Photo Left: Gary on his first bike, circa 1947, a JCPenny Bicycle.
Photo Right: Gary on a newly acquired JCPenny Bicycle purchased at a bike swap in Independence, MO
By Christopher Dyer
Gary got his first bike in 1947. He was 8 years old.
Growing up on the family dairy farm near the Sac River in Missouri, Gary had few freedoms afforded him outside the prying eyes of his doting family. “I was at a great disadvantage,” Gary said, “I had five sisters always on my case, like mothers.” What he needed was to navigate the course of the unknown, a boy’s natural sense of exploratory freedom.

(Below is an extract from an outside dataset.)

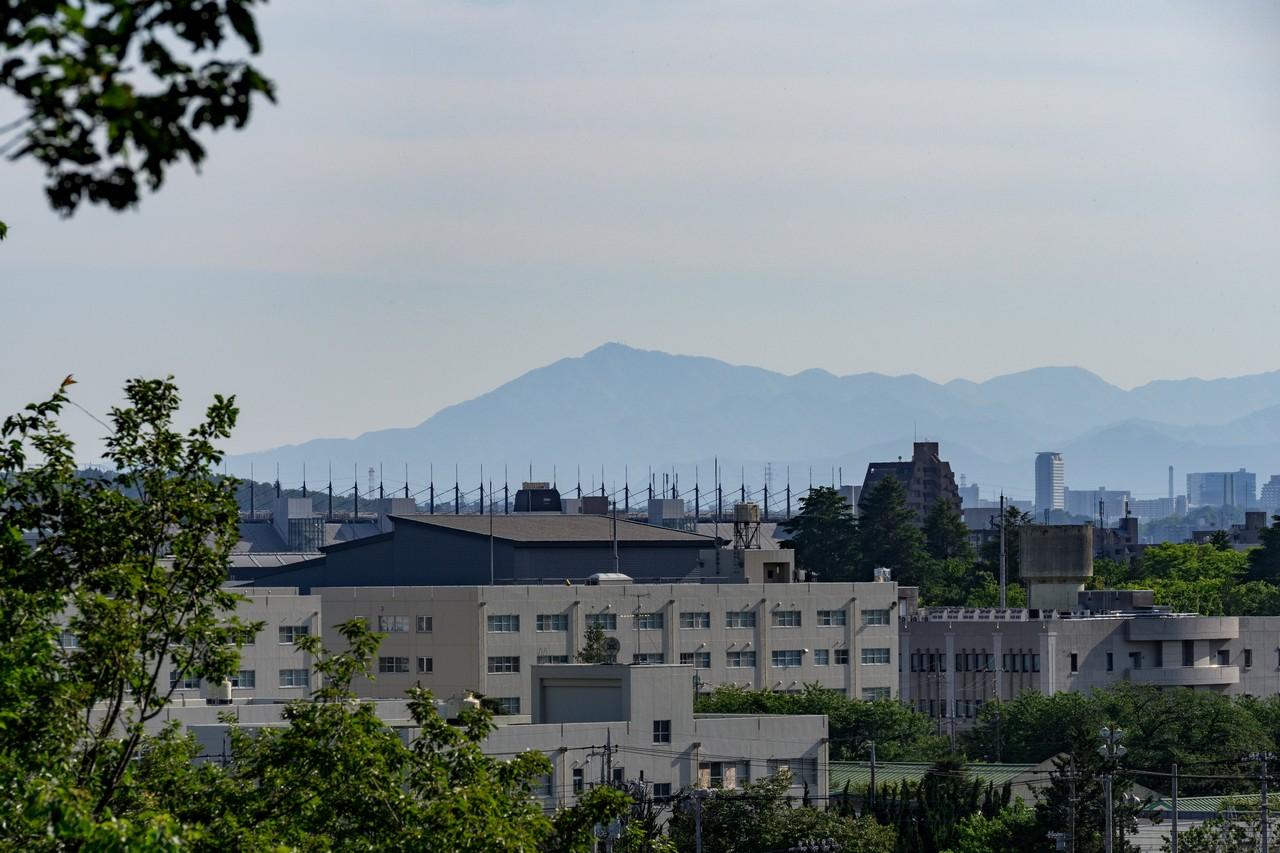 200508浅間山公園-021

That freedom came in the form of a J.C. Penney bicycle bought by his father at a nearby farm sale. It wasn’t the prettiest sight. “I recall it had no back fender,” Gary said, “and I rode it on gravel and mud roads so if you rode it on a rainy day, you’d have a mud stripe down your back.” The tires weren’t in the best of shape either. And the tough terrain of unpaved country roads didn’t help. Not an easy fix in the shadow of WWII with materials like rubber in short supply. “Those tires took a lot of patching,” he said.

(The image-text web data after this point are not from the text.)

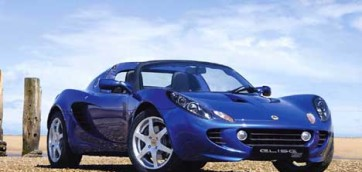immagine automobile lotus elise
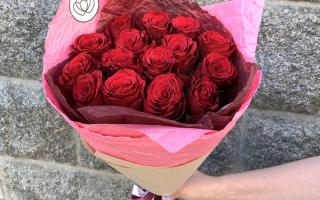 Что подарить девушке в Запорожье: 5 идей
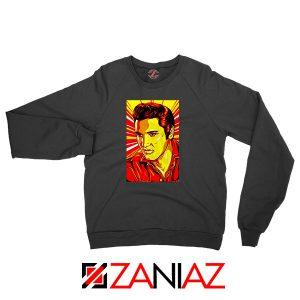Elvis Presley Best Rock n Roll Black Sweatshirt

But in whatever condition that used bicycle was in, it afforded Gary the freedom he had sought after. “It sure beat riding a horse,” he said, “that took a lot of effort with the saddle and everything. With the bike, you could just jump on and you were gone.” Gone from the cautious eyes of his sisters and family and into uncharted areas previously deemed off limits. “They didn’t want me walking down to the river because I might fall in,” Gary said, “or near the cattle because something might happen.” But with the bike, it was different. “You were gone before the girls knew where you were.”
“I think it was a neat little bike for a country boy,” his wife Lea said,
“I don’t think a lot of people had bikes back then.”

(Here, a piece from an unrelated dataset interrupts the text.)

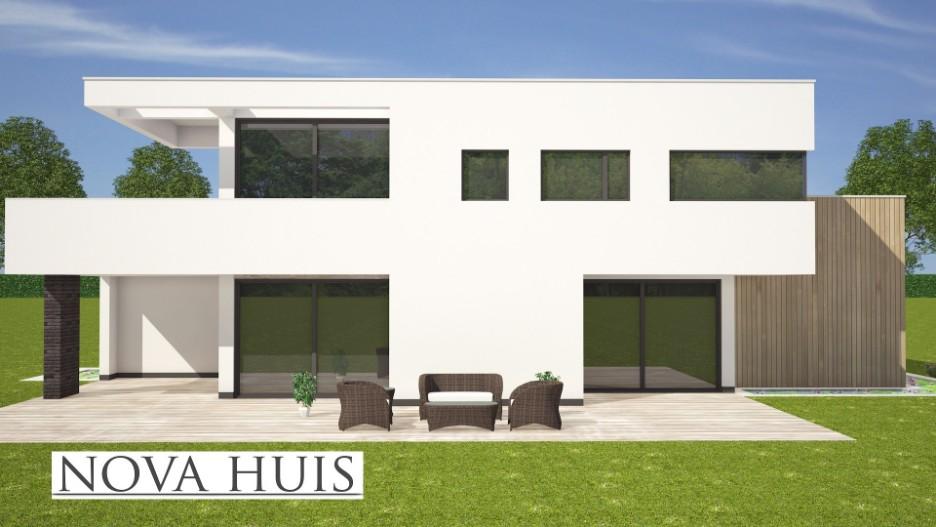 Moderne kubistische villa k nova huis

After years of faithful service, the bike lost favor when his father bought a small tractor in 1950 and, at the age of ten, Gary learned to drive. The thrill of the tractor was replaced later by the arrival of a used Jeep and so it went—machine to machine, automated modes of travel in favor of the once beloved single speed. It was the only bicycle Gary ever owned. Until two weeks ago.
Recently he’d been reminiscing about his old bike and set out on a quest to find it. Well, not the same bike, but maybe something like it. The bicycle of his youth had been destroyed quite sometime ago. Shortly after his mother died, his father sold the farm and the bike ended up buried in a limestone cave along with the rest of the scrap metal.
A few weeks ago near his current home in Independence, Missouri, Gary found himself at a Bicycle Shop who happened to be hosting a bike show and swap meet. He asked around and eventually came across what he was looking for—a J.C. Penney brand bike. It wasn’t the same exact model but was the same brand. “It’s a very European style,” he said, “with thin rails and very tall thin tires.” Nonetheless, it is now his.
And he’s been riding again, for the first time since his youth. “It’s great fun,” he says about his rides around the neighborhood. Although, at his age, the issue of escaping the watchful eyes of his family has returned, bringing him full circle. “I’d like to try these trails they have here but my wife likes me to stay in the neighborhood,” he said.